Not a great fan of Father’s Day. It seems wrong to guilt kids into honoring their fathers on a certain day each year. They either appreciate their dad or they don’t. The older we get the greater our appreciation. My own dad died several years ago. He did a better job of raising nine kids than I was aware of at the time. My daughter has grown into a fine woman and there is little I can do now to help her any further. My son died early several years ago, never having found his path.  There are guilty memories there that can’t be altered. I try to make up for those with his son. It helps.

When you get to my age your fathering has pretty much ended. You may be occasionally asked for advice but the world has changed so much you feel pretty inadequate to give any really helpful guidance. About all you can offer is a patient listen and a hug. As to grand and great grandkids, you have neither responsibility nor authority. You hold your breath as they take steps you are pretty sure aren’t right that turn out to be fine. My descendants are awesome. I take no credit at all for that but try to thank God often for it. His grace makes up for a lot of parenting and grandparenting missteps. 

If your dad is still around, let me suggest this. Go to your calendar now and enter a periodic reminder to give him a call or drop by, not because it’s a requirement, but just because you are thinking of him. He won’t mind that you had set a reminder to do it. The older dads get the more forgiving they are…to themselves and to others.

That Time I Advised Putin

Putin was hold up in a fancy New York hotel. I was part of a team sent to ask him questions. My senior pastor was the team leader. I was  Putin’s counsel. He was reluctant to speak at first. Then he gave some smarty-pants answers to the questions. Finally, he took my legal advice not to answer any questions and shut up. Then I woke up.

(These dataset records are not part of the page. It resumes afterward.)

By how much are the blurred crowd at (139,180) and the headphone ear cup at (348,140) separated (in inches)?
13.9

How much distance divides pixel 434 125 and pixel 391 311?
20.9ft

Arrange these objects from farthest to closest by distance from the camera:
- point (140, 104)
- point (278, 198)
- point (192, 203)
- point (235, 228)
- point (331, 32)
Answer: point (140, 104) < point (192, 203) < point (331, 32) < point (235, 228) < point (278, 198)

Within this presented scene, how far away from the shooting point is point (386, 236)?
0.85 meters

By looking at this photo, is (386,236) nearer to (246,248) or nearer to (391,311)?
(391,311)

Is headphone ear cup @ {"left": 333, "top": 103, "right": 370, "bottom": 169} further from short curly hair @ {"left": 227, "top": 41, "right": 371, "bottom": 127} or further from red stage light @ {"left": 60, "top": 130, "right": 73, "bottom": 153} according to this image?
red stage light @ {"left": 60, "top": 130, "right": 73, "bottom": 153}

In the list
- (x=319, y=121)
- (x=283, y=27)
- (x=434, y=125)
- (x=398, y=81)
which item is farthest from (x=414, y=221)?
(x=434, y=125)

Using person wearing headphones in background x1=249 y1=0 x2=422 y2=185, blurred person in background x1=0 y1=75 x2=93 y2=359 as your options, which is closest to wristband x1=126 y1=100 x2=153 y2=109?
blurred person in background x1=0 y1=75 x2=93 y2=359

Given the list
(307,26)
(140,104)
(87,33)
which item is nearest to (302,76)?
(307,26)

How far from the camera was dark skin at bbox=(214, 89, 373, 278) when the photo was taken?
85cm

Yes, it was a dream, a dream I had last night. It was one of those vivid dreams that require a few moments of stark reality before you can understand that it was just a dream. It’s always been fascinating to try to explain my dreams based on what’s going on in my life. This wasn’t too tough. These days there are people with no moral or legal authority conducting way too many “investigations.” Putin and the Russians have become part of our national psyche in a more pervasive way than they ever dreamed.  He’s moved into our heads (like he moved into a New York hotel in my dream.)

It seems many of us are having trouble separating the real from dreams. Lots of folks dreamed of the first woman president and it didn’t happen. They are in shock and have lost contact with reality.

To those with break-with-reality syndrome, be advised.

  1. Trump won by the same method that has been used since the establishment of our nation, the electoral college. If you don’t like it change it.
  2. Getting the most the popular vote, but not the most electors,  is like making the most yards in a football game but not running up the highest score. You lose.
  3. Our enemies have tried to hack us forever. They are getting better at it. We need to get better at securing ourselves.
  4. Someone with no political experience in public office is going to act differently from someone with such experience. This is not necessarily a bad thing. In fact, it’s what most of us have said we want. 
  5. The press is liberal. 
  6. The real folks are not.
  7. Congress is full of politicians.
  8. The real folks are not.
  9. Putin is a bad guy, but he’s not the only one. There are bad guys in Syria, North Korea, Iran and, oh yes, America. 
  10. Having the Presidency, both houses of Congress, the Supreme Court, most of the governorships and state legislatures doesn’t mean you are in charge. I’m not sure why. 
  11. There are women out there who would be great Presidents. They aren’t named Hillary.

If I have another dream that straightens out any of the above or adds to the list, I will be sure to let you know. Don’t lose any sleep waiting for it.